Lymphatic vascular network is essential in transporting the tissue fluids and immune cells from tissues to the nearby lymph nodes and back to the blood circulation. Thus, this network of vessels is crucial in provoking body’s immune defense mechanisms. A study published as advance online publication of ‘Nature Immunology’ (web edition 23.11.2003) describes VEGF-C as an essential regulator of lymphatic vessel development. Dr. Karkkainen and collaborators from the University of Helsinki show that in the absence of this growth factor the lymphatic development is interrupted, which results in fluid accumulation in tissues and embryonic lethality. VEGF-C haploinsufficiency gene results in delayed and abnormal lymphatic development and swelling of the limbs, in a disease called lymphedema.

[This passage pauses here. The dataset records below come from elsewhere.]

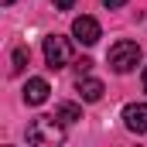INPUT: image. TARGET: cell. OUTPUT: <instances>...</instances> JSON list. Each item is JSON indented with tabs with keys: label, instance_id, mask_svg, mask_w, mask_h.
<instances>
[{
	"label": "cell",
	"instance_id": "ba28073f",
	"mask_svg": "<svg viewBox=\"0 0 147 147\" xmlns=\"http://www.w3.org/2000/svg\"><path fill=\"white\" fill-rule=\"evenodd\" d=\"M55 116L69 127V123H79V120H82V110H79L75 103H58V106H55Z\"/></svg>",
	"mask_w": 147,
	"mask_h": 147
},
{
	"label": "cell",
	"instance_id": "9c48e42d",
	"mask_svg": "<svg viewBox=\"0 0 147 147\" xmlns=\"http://www.w3.org/2000/svg\"><path fill=\"white\" fill-rule=\"evenodd\" d=\"M10 62H14V65H10L14 72H24V65H28V48H14V55H10Z\"/></svg>",
	"mask_w": 147,
	"mask_h": 147
},
{
	"label": "cell",
	"instance_id": "5b68a950",
	"mask_svg": "<svg viewBox=\"0 0 147 147\" xmlns=\"http://www.w3.org/2000/svg\"><path fill=\"white\" fill-rule=\"evenodd\" d=\"M72 34H75V41H82V45H96L103 31H99V21H96V17H86V14H82V17L72 21Z\"/></svg>",
	"mask_w": 147,
	"mask_h": 147
},
{
	"label": "cell",
	"instance_id": "277c9868",
	"mask_svg": "<svg viewBox=\"0 0 147 147\" xmlns=\"http://www.w3.org/2000/svg\"><path fill=\"white\" fill-rule=\"evenodd\" d=\"M123 127L130 134H147V103H127L123 106Z\"/></svg>",
	"mask_w": 147,
	"mask_h": 147
},
{
	"label": "cell",
	"instance_id": "6da1fadb",
	"mask_svg": "<svg viewBox=\"0 0 147 147\" xmlns=\"http://www.w3.org/2000/svg\"><path fill=\"white\" fill-rule=\"evenodd\" d=\"M65 123L58 120V116H38L31 120V127H28V144H62L65 140V130H62Z\"/></svg>",
	"mask_w": 147,
	"mask_h": 147
},
{
	"label": "cell",
	"instance_id": "4fadbf2b",
	"mask_svg": "<svg viewBox=\"0 0 147 147\" xmlns=\"http://www.w3.org/2000/svg\"><path fill=\"white\" fill-rule=\"evenodd\" d=\"M10 3H14V0H0V7H10Z\"/></svg>",
	"mask_w": 147,
	"mask_h": 147
},
{
	"label": "cell",
	"instance_id": "7c38bea8",
	"mask_svg": "<svg viewBox=\"0 0 147 147\" xmlns=\"http://www.w3.org/2000/svg\"><path fill=\"white\" fill-rule=\"evenodd\" d=\"M103 3H106V7H110V10H116V7H123V3H127V0H103Z\"/></svg>",
	"mask_w": 147,
	"mask_h": 147
},
{
	"label": "cell",
	"instance_id": "5bb4252c",
	"mask_svg": "<svg viewBox=\"0 0 147 147\" xmlns=\"http://www.w3.org/2000/svg\"><path fill=\"white\" fill-rule=\"evenodd\" d=\"M144 92H147V69H144Z\"/></svg>",
	"mask_w": 147,
	"mask_h": 147
},
{
	"label": "cell",
	"instance_id": "7a4b0ae2",
	"mask_svg": "<svg viewBox=\"0 0 147 147\" xmlns=\"http://www.w3.org/2000/svg\"><path fill=\"white\" fill-rule=\"evenodd\" d=\"M106 58H110V69H113V72L127 75V72H134V69L140 65V45L123 38V41H116V45L110 48V55H106Z\"/></svg>",
	"mask_w": 147,
	"mask_h": 147
},
{
	"label": "cell",
	"instance_id": "30bf717a",
	"mask_svg": "<svg viewBox=\"0 0 147 147\" xmlns=\"http://www.w3.org/2000/svg\"><path fill=\"white\" fill-rule=\"evenodd\" d=\"M89 69H92V62H89V58H79V62H75V72H79V75H86Z\"/></svg>",
	"mask_w": 147,
	"mask_h": 147
},
{
	"label": "cell",
	"instance_id": "3957f363",
	"mask_svg": "<svg viewBox=\"0 0 147 147\" xmlns=\"http://www.w3.org/2000/svg\"><path fill=\"white\" fill-rule=\"evenodd\" d=\"M45 65L48 69H65V65H72V45H69V38H62V34H48L45 38Z\"/></svg>",
	"mask_w": 147,
	"mask_h": 147
},
{
	"label": "cell",
	"instance_id": "52a82bcc",
	"mask_svg": "<svg viewBox=\"0 0 147 147\" xmlns=\"http://www.w3.org/2000/svg\"><path fill=\"white\" fill-rule=\"evenodd\" d=\"M48 82L45 79H28V86H24V103L28 106H41L45 99H48Z\"/></svg>",
	"mask_w": 147,
	"mask_h": 147
},
{
	"label": "cell",
	"instance_id": "8992f818",
	"mask_svg": "<svg viewBox=\"0 0 147 147\" xmlns=\"http://www.w3.org/2000/svg\"><path fill=\"white\" fill-rule=\"evenodd\" d=\"M75 92H79L82 103H99V99H103V82H99V79H89V75H79Z\"/></svg>",
	"mask_w": 147,
	"mask_h": 147
},
{
	"label": "cell",
	"instance_id": "8fae6325",
	"mask_svg": "<svg viewBox=\"0 0 147 147\" xmlns=\"http://www.w3.org/2000/svg\"><path fill=\"white\" fill-rule=\"evenodd\" d=\"M55 7H58V10H72L75 0H55Z\"/></svg>",
	"mask_w": 147,
	"mask_h": 147
}]
</instances>
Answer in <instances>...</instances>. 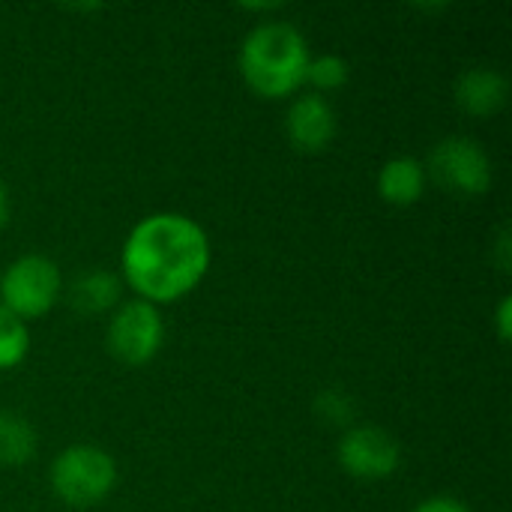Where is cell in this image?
I'll return each mask as SVG.
<instances>
[{"instance_id":"cell-10","label":"cell","mask_w":512,"mask_h":512,"mask_svg":"<svg viewBox=\"0 0 512 512\" xmlns=\"http://www.w3.org/2000/svg\"><path fill=\"white\" fill-rule=\"evenodd\" d=\"M426 189V165L417 162L414 156H396L387 159L378 171V192L390 204H414L423 198Z\"/></svg>"},{"instance_id":"cell-16","label":"cell","mask_w":512,"mask_h":512,"mask_svg":"<svg viewBox=\"0 0 512 512\" xmlns=\"http://www.w3.org/2000/svg\"><path fill=\"white\" fill-rule=\"evenodd\" d=\"M411 512H471L459 498H453V495H432V498H426V501H420L417 507Z\"/></svg>"},{"instance_id":"cell-17","label":"cell","mask_w":512,"mask_h":512,"mask_svg":"<svg viewBox=\"0 0 512 512\" xmlns=\"http://www.w3.org/2000/svg\"><path fill=\"white\" fill-rule=\"evenodd\" d=\"M510 315H512V300L510 297H504L501 303H498V309H495V318H498V336L507 342L510 339Z\"/></svg>"},{"instance_id":"cell-9","label":"cell","mask_w":512,"mask_h":512,"mask_svg":"<svg viewBox=\"0 0 512 512\" xmlns=\"http://www.w3.org/2000/svg\"><path fill=\"white\" fill-rule=\"evenodd\" d=\"M510 96V81L504 72L492 69V66H471L459 75L456 81V102L462 111L486 117L495 114L498 108H504Z\"/></svg>"},{"instance_id":"cell-2","label":"cell","mask_w":512,"mask_h":512,"mask_svg":"<svg viewBox=\"0 0 512 512\" xmlns=\"http://www.w3.org/2000/svg\"><path fill=\"white\" fill-rule=\"evenodd\" d=\"M309 42L291 21H261L240 45V72L261 96H285L306 81Z\"/></svg>"},{"instance_id":"cell-6","label":"cell","mask_w":512,"mask_h":512,"mask_svg":"<svg viewBox=\"0 0 512 512\" xmlns=\"http://www.w3.org/2000/svg\"><path fill=\"white\" fill-rule=\"evenodd\" d=\"M165 342V321L147 300H129L117 306L108 324V348L126 366H144Z\"/></svg>"},{"instance_id":"cell-7","label":"cell","mask_w":512,"mask_h":512,"mask_svg":"<svg viewBox=\"0 0 512 512\" xmlns=\"http://www.w3.org/2000/svg\"><path fill=\"white\" fill-rule=\"evenodd\" d=\"M339 465L357 480H384L402 462L399 441L381 426H351L339 438Z\"/></svg>"},{"instance_id":"cell-8","label":"cell","mask_w":512,"mask_h":512,"mask_svg":"<svg viewBox=\"0 0 512 512\" xmlns=\"http://www.w3.org/2000/svg\"><path fill=\"white\" fill-rule=\"evenodd\" d=\"M285 132L297 150H324L336 135V111L321 93H303L285 114Z\"/></svg>"},{"instance_id":"cell-4","label":"cell","mask_w":512,"mask_h":512,"mask_svg":"<svg viewBox=\"0 0 512 512\" xmlns=\"http://www.w3.org/2000/svg\"><path fill=\"white\" fill-rule=\"evenodd\" d=\"M63 288L60 270L48 255L27 252L15 258L0 276V303L18 318H42Z\"/></svg>"},{"instance_id":"cell-5","label":"cell","mask_w":512,"mask_h":512,"mask_svg":"<svg viewBox=\"0 0 512 512\" xmlns=\"http://www.w3.org/2000/svg\"><path fill=\"white\" fill-rule=\"evenodd\" d=\"M426 174L456 195H483L492 186V159L477 138L450 135L435 144Z\"/></svg>"},{"instance_id":"cell-18","label":"cell","mask_w":512,"mask_h":512,"mask_svg":"<svg viewBox=\"0 0 512 512\" xmlns=\"http://www.w3.org/2000/svg\"><path fill=\"white\" fill-rule=\"evenodd\" d=\"M510 261V231L504 228L501 237H498V264H501L504 270H510Z\"/></svg>"},{"instance_id":"cell-13","label":"cell","mask_w":512,"mask_h":512,"mask_svg":"<svg viewBox=\"0 0 512 512\" xmlns=\"http://www.w3.org/2000/svg\"><path fill=\"white\" fill-rule=\"evenodd\" d=\"M30 351V330L27 321L18 318L15 312H9L0 303V369H12L18 366Z\"/></svg>"},{"instance_id":"cell-12","label":"cell","mask_w":512,"mask_h":512,"mask_svg":"<svg viewBox=\"0 0 512 512\" xmlns=\"http://www.w3.org/2000/svg\"><path fill=\"white\" fill-rule=\"evenodd\" d=\"M36 429L15 411H0V465L18 468L36 453Z\"/></svg>"},{"instance_id":"cell-3","label":"cell","mask_w":512,"mask_h":512,"mask_svg":"<svg viewBox=\"0 0 512 512\" xmlns=\"http://www.w3.org/2000/svg\"><path fill=\"white\" fill-rule=\"evenodd\" d=\"M117 486L114 459L93 444H72L51 462V489L69 507H93Z\"/></svg>"},{"instance_id":"cell-19","label":"cell","mask_w":512,"mask_h":512,"mask_svg":"<svg viewBox=\"0 0 512 512\" xmlns=\"http://www.w3.org/2000/svg\"><path fill=\"white\" fill-rule=\"evenodd\" d=\"M6 213H9V198H6V186H3V180H0V228H3V222H6Z\"/></svg>"},{"instance_id":"cell-14","label":"cell","mask_w":512,"mask_h":512,"mask_svg":"<svg viewBox=\"0 0 512 512\" xmlns=\"http://www.w3.org/2000/svg\"><path fill=\"white\" fill-rule=\"evenodd\" d=\"M306 81H312L321 90H336L348 81V63L339 54H321L309 60L306 66Z\"/></svg>"},{"instance_id":"cell-11","label":"cell","mask_w":512,"mask_h":512,"mask_svg":"<svg viewBox=\"0 0 512 512\" xmlns=\"http://www.w3.org/2000/svg\"><path fill=\"white\" fill-rule=\"evenodd\" d=\"M123 282L111 270H87L69 285V303L81 315H102L117 306Z\"/></svg>"},{"instance_id":"cell-1","label":"cell","mask_w":512,"mask_h":512,"mask_svg":"<svg viewBox=\"0 0 512 512\" xmlns=\"http://www.w3.org/2000/svg\"><path fill=\"white\" fill-rule=\"evenodd\" d=\"M210 267L204 228L180 213L141 219L123 243V276L147 303H168L189 294Z\"/></svg>"},{"instance_id":"cell-15","label":"cell","mask_w":512,"mask_h":512,"mask_svg":"<svg viewBox=\"0 0 512 512\" xmlns=\"http://www.w3.org/2000/svg\"><path fill=\"white\" fill-rule=\"evenodd\" d=\"M318 414H321L324 420H330V423L345 426V423H351V417H354V405H351V399H348L345 393L327 390V393H321V399H318Z\"/></svg>"}]
</instances>
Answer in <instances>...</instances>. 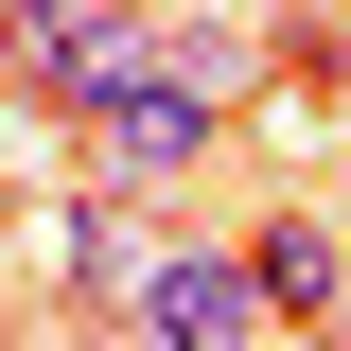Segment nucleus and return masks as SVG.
Returning <instances> with one entry per match:
<instances>
[{
	"instance_id": "f257e3e1",
	"label": "nucleus",
	"mask_w": 351,
	"mask_h": 351,
	"mask_svg": "<svg viewBox=\"0 0 351 351\" xmlns=\"http://www.w3.org/2000/svg\"><path fill=\"white\" fill-rule=\"evenodd\" d=\"M158 71V0H53V18H18L0 36V88L36 106V123H88L106 88Z\"/></svg>"
},
{
	"instance_id": "f03ea898",
	"label": "nucleus",
	"mask_w": 351,
	"mask_h": 351,
	"mask_svg": "<svg viewBox=\"0 0 351 351\" xmlns=\"http://www.w3.org/2000/svg\"><path fill=\"white\" fill-rule=\"evenodd\" d=\"M88 176H106V193H176V176H211V141H228V106L193 71H141V88H106V106H88Z\"/></svg>"
},
{
	"instance_id": "7ed1b4c3",
	"label": "nucleus",
	"mask_w": 351,
	"mask_h": 351,
	"mask_svg": "<svg viewBox=\"0 0 351 351\" xmlns=\"http://www.w3.org/2000/svg\"><path fill=\"white\" fill-rule=\"evenodd\" d=\"M123 334H141V351H246V334H281V316H263L246 246H158V263L123 281Z\"/></svg>"
},
{
	"instance_id": "20e7f679",
	"label": "nucleus",
	"mask_w": 351,
	"mask_h": 351,
	"mask_svg": "<svg viewBox=\"0 0 351 351\" xmlns=\"http://www.w3.org/2000/svg\"><path fill=\"white\" fill-rule=\"evenodd\" d=\"M246 281H263L281 334H334V316H351V228H334V211H263V228H246Z\"/></svg>"
},
{
	"instance_id": "39448f33",
	"label": "nucleus",
	"mask_w": 351,
	"mask_h": 351,
	"mask_svg": "<svg viewBox=\"0 0 351 351\" xmlns=\"http://www.w3.org/2000/svg\"><path fill=\"white\" fill-rule=\"evenodd\" d=\"M53 246H71V281H88V299H123L141 263H158V246H141V193H106V176H88L71 211H53Z\"/></svg>"
},
{
	"instance_id": "423d86ee",
	"label": "nucleus",
	"mask_w": 351,
	"mask_h": 351,
	"mask_svg": "<svg viewBox=\"0 0 351 351\" xmlns=\"http://www.w3.org/2000/svg\"><path fill=\"white\" fill-rule=\"evenodd\" d=\"M158 71H193L211 106H246V88H263V36H246V18H158Z\"/></svg>"
},
{
	"instance_id": "0eeeda50",
	"label": "nucleus",
	"mask_w": 351,
	"mask_h": 351,
	"mask_svg": "<svg viewBox=\"0 0 351 351\" xmlns=\"http://www.w3.org/2000/svg\"><path fill=\"white\" fill-rule=\"evenodd\" d=\"M299 53H316V88L351 106V18H299Z\"/></svg>"
},
{
	"instance_id": "6e6552de",
	"label": "nucleus",
	"mask_w": 351,
	"mask_h": 351,
	"mask_svg": "<svg viewBox=\"0 0 351 351\" xmlns=\"http://www.w3.org/2000/svg\"><path fill=\"white\" fill-rule=\"evenodd\" d=\"M18 18H53V0H0V36H18Z\"/></svg>"
},
{
	"instance_id": "1a4fd4ad",
	"label": "nucleus",
	"mask_w": 351,
	"mask_h": 351,
	"mask_svg": "<svg viewBox=\"0 0 351 351\" xmlns=\"http://www.w3.org/2000/svg\"><path fill=\"white\" fill-rule=\"evenodd\" d=\"M0 228H18V176H0Z\"/></svg>"
}]
</instances>
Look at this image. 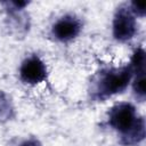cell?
Segmentation results:
<instances>
[{"mask_svg": "<svg viewBox=\"0 0 146 146\" xmlns=\"http://www.w3.org/2000/svg\"><path fill=\"white\" fill-rule=\"evenodd\" d=\"M108 123L121 133L125 145L138 144L145 137L144 119L137 115L136 108L130 103L114 105L108 112Z\"/></svg>", "mask_w": 146, "mask_h": 146, "instance_id": "1", "label": "cell"}, {"mask_svg": "<svg viewBox=\"0 0 146 146\" xmlns=\"http://www.w3.org/2000/svg\"><path fill=\"white\" fill-rule=\"evenodd\" d=\"M131 76V66L108 68L103 71L96 82L95 96L99 99H105L112 95L122 92L128 87Z\"/></svg>", "mask_w": 146, "mask_h": 146, "instance_id": "2", "label": "cell"}, {"mask_svg": "<svg viewBox=\"0 0 146 146\" xmlns=\"http://www.w3.org/2000/svg\"><path fill=\"white\" fill-rule=\"evenodd\" d=\"M137 32V23L131 9L120 7L113 19V35L121 42L131 40Z\"/></svg>", "mask_w": 146, "mask_h": 146, "instance_id": "3", "label": "cell"}, {"mask_svg": "<svg viewBox=\"0 0 146 146\" xmlns=\"http://www.w3.org/2000/svg\"><path fill=\"white\" fill-rule=\"evenodd\" d=\"M22 81L29 84H36L42 82L47 76V70L43 62L38 56L26 58L19 70Z\"/></svg>", "mask_w": 146, "mask_h": 146, "instance_id": "4", "label": "cell"}, {"mask_svg": "<svg viewBox=\"0 0 146 146\" xmlns=\"http://www.w3.org/2000/svg\"><path fill=\"white\" fill-rule=\"evenodd\" d=\"M82 29L81 21L74 16L66 15L59 18L52 26V34L54 36L62 41L67 42L76 38Z\"/></svg>", "mask_w": 146, "mask_h": 146, "instance_id": "5", "label": "cell"}, {"mask_svg": "<svg viewBox=\"0 0 146 146\" xmlns=\"http://www.w3.org/2000/svg\"><path fill=\"white\" fill-rule=\"evenodd\" d=\"M132 72L136 73V79L133 81V91L140 100H144V98H145V70H144V66L132 68Z\"/></svg>", "mask_w": 146, "mask_h": 146, "instance_id": "6", "label": "cell"}, {"mask_svg": "<svg viewBox=\"0 0 146 146\" xmlns=\"http://www.w3.org/2000/svg\"><path fill=\"white\" fill-rule=\"evenodd\" d=\"M131 11L133 14L143 16L145 13V2H132L131 3Z\"/></svg>", "mask_w": 146, "mask_h": 146, "instance_id": "7", "label": "cell"}, {"mask_svg": "<svg viewBox=\"0 0 146 146\" xmlns=\"http://www.w3.org/2000/svg\"><path fill=\"white\" fill-rule=\"evenodd\" d=\"M19 146H41V144L35 139H30V140H26V141L22 143Z\"/></svg>", "mask_w": 146, "mask_h": 146, "instance_id": "8", "label": "cell"}]
</instances>
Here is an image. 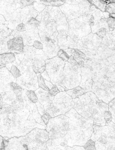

Within the past couple of years, there has been an unprecedented explosion of lymphatic biology research. The current study was done in one of the leading laboratories in the field of lymphangiogenesis, in the group lead by Dr. Kari Alitalo from the University of Helsinki, which has reported major advances in the fields of angiogenesis, lymphangiogenesis and cancer biology in recent years. The authors believe that the current study helps in developing more targeted treatments of various lymphatic diseases. Now, for the first time there are exciting new developments making treatment possible for the over one hundred million people worldwide who suffer from diseases related to the lymphatic system.
Based on the siting index (impact factor), Nature Immunology is the 7th best among 5876 ranked journals.